▸ What needs to be done
Repeat only the lines below from the one that contains "velux-komarnik-compressed-1" through the final line, exactly. Omit pictures.
---------- Data excerpts ----------
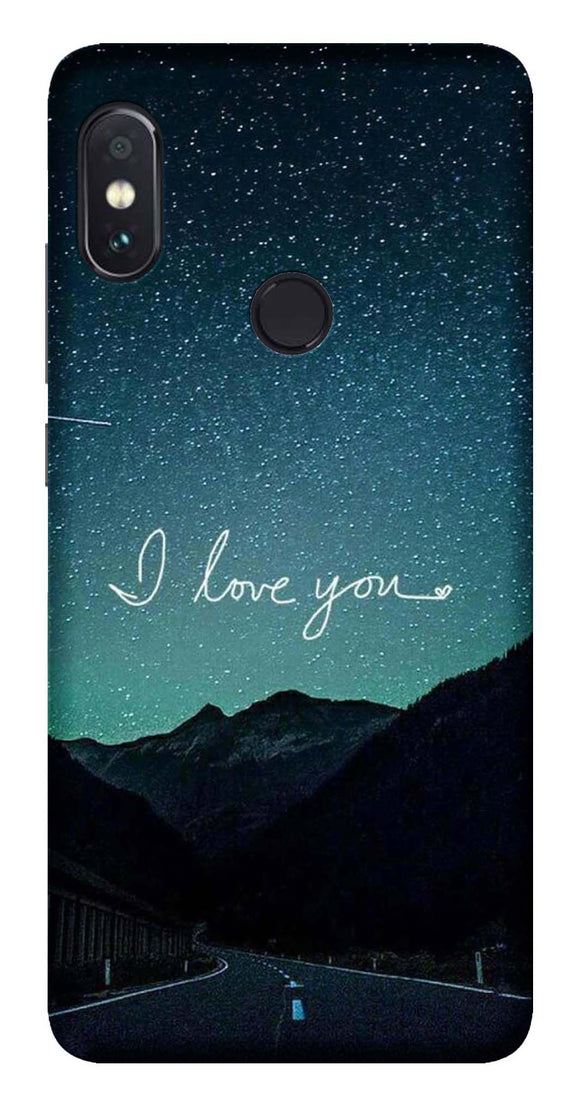 Trendy Collection Back Cover for Xiaomi Redmi Note 5 Pro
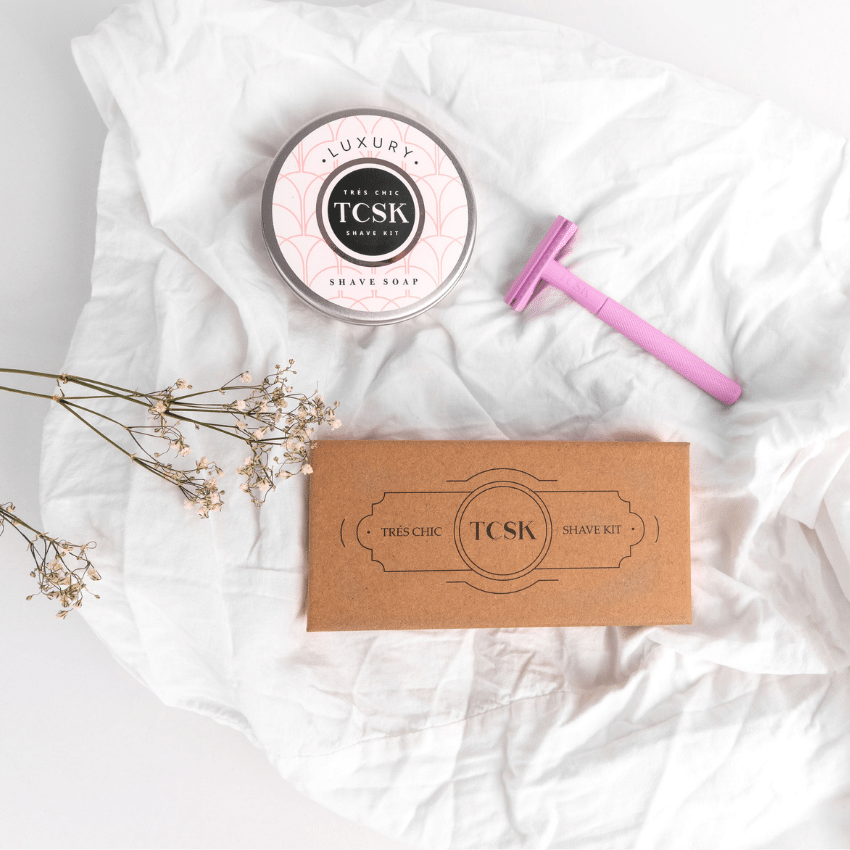 A Holiday Gift That Keeps On Giving -- Touchable, Hair-Free Skin That Is! - Très Chic Shave Kit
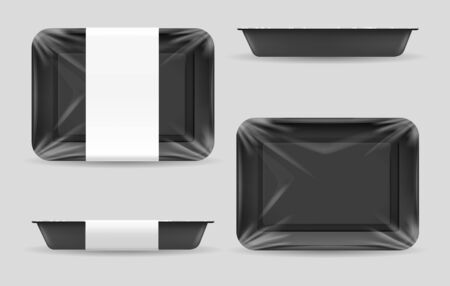 food storage. Dark food plastic tray, black foam meal container, empty fresh foods box vector illustration isolated on white background  イラスト・ベクター素材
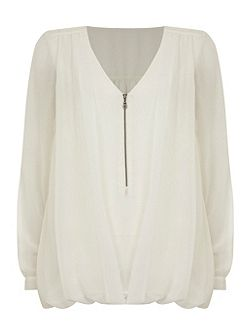 Ivory Double Layer Zip Blouse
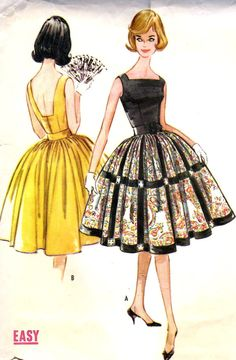 1960s Misses Dress with Attached Petticoat by MissBettysAttic, $12.00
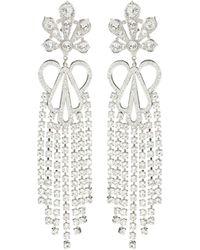 Paco Rabanne Crystal-embellished Clip-on Earrings - Metallic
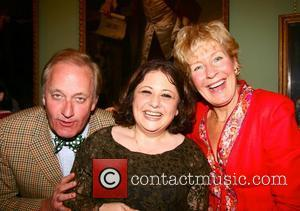 Neil Hamilton, Juliet Solomon and Christine Hamilton at the book launch party of 'The Book of Regrets' compiled by Juliet...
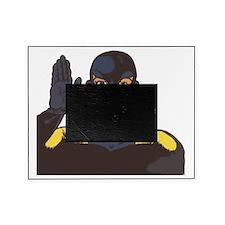 superhero hello Picture Frame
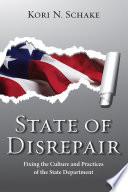 State of Disrepair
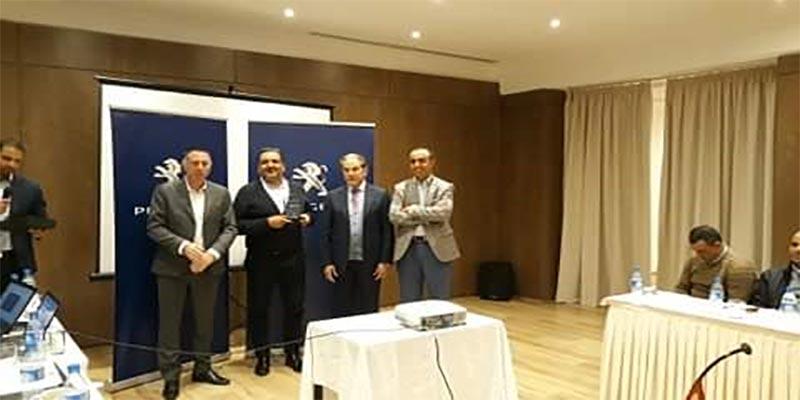La convention réseau Peugeot 2020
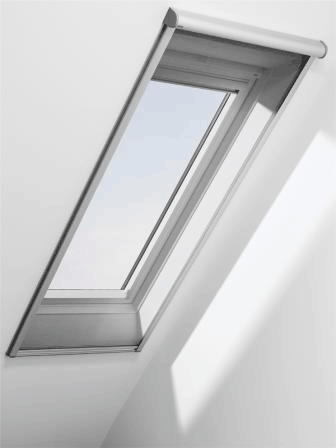 velux-komarnik-compressed-1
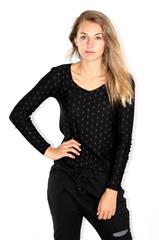 MADE IN ITALY BLACK DIAMOND DETAIL TOP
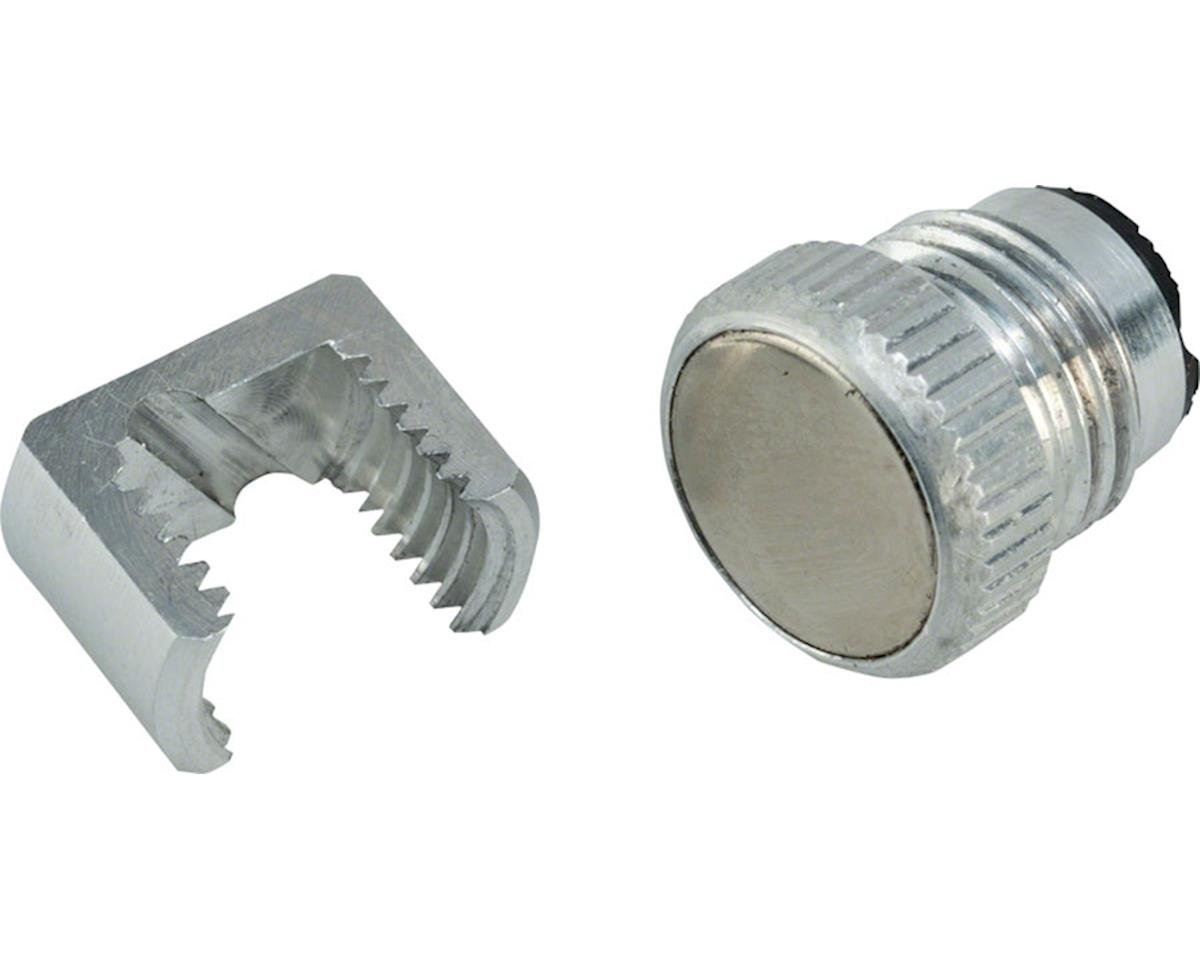 MSW Universal Speed Sensor Spoke Magnet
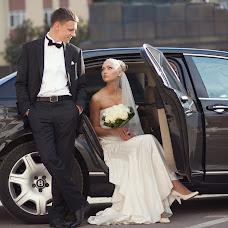 Wedding photographer Elena Efimova (beznika). Photo of 14.05.2013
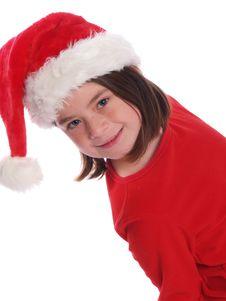 Cute Girl Wearing Santa Hat Stock Photo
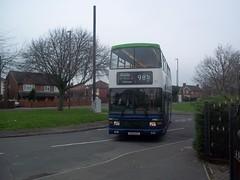 Notts & Derby 25 (Ash Hammond) Tags: 25 410 lothianbuses volvoolympian alexanderroyale nottsderby p410ksx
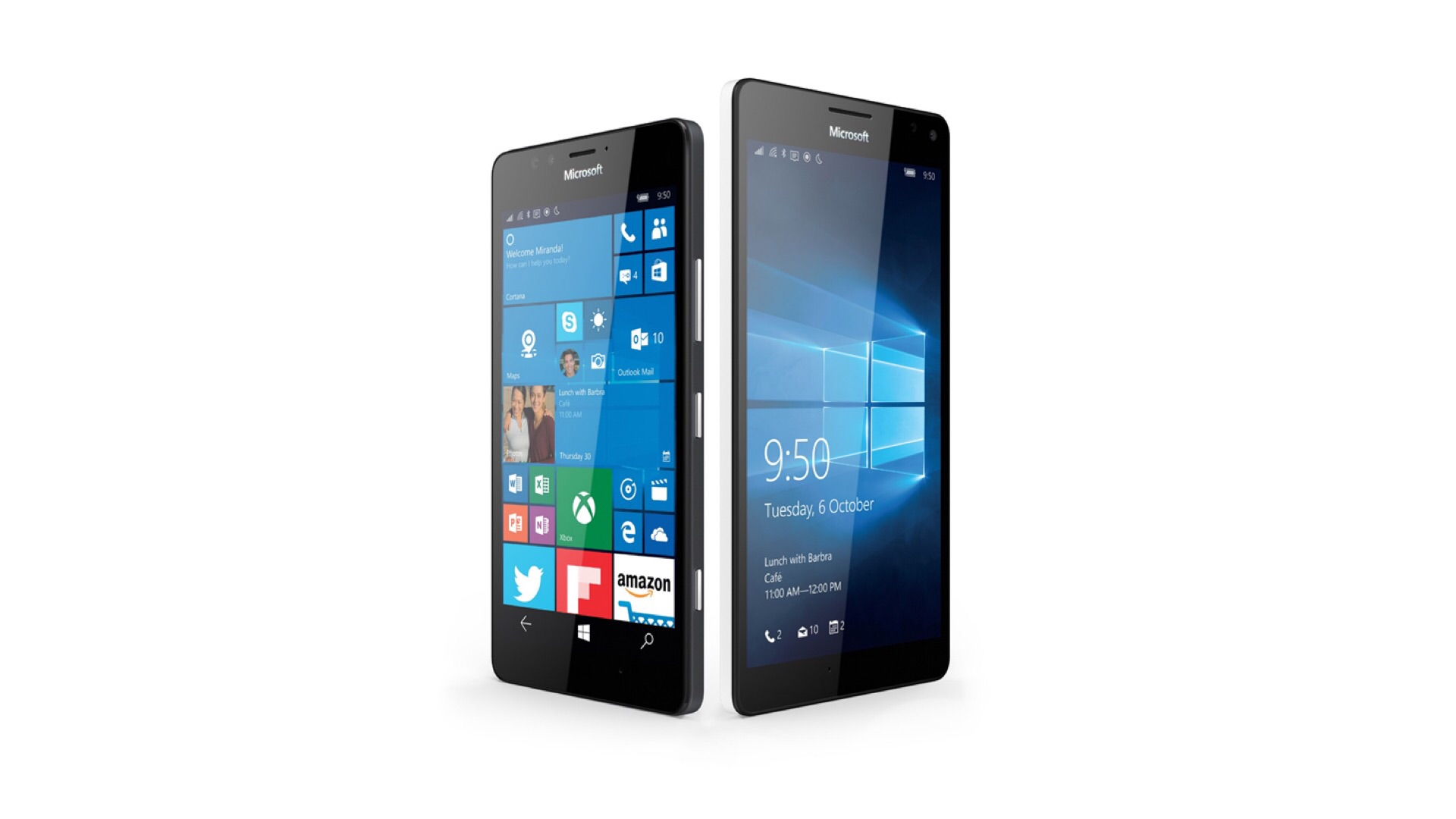 Photo of Microsoft Issues Software Update for Lumia 950 and 950 XL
----------
▸ Worked solution
 velux-komarnik-compressed-1
 MADE IN ITALY BLACK DIAMOND DETAIL TOP
 MSW Universal Speed Sensor Spoke Magnet
 Wedding photographer Elena Efimova (beznika). Photo of 14.05.2013
 Cute Girl Wearing Santa Hat Stock Photo
 Notts & Derby 25 (Ash Hammond) Tags: 25 410 lothianbuses volvoolympian alexanderroyale nottsderby p410ksx
 Photo of Microsoft Issues Software Update for Lumia 950 and 950 XL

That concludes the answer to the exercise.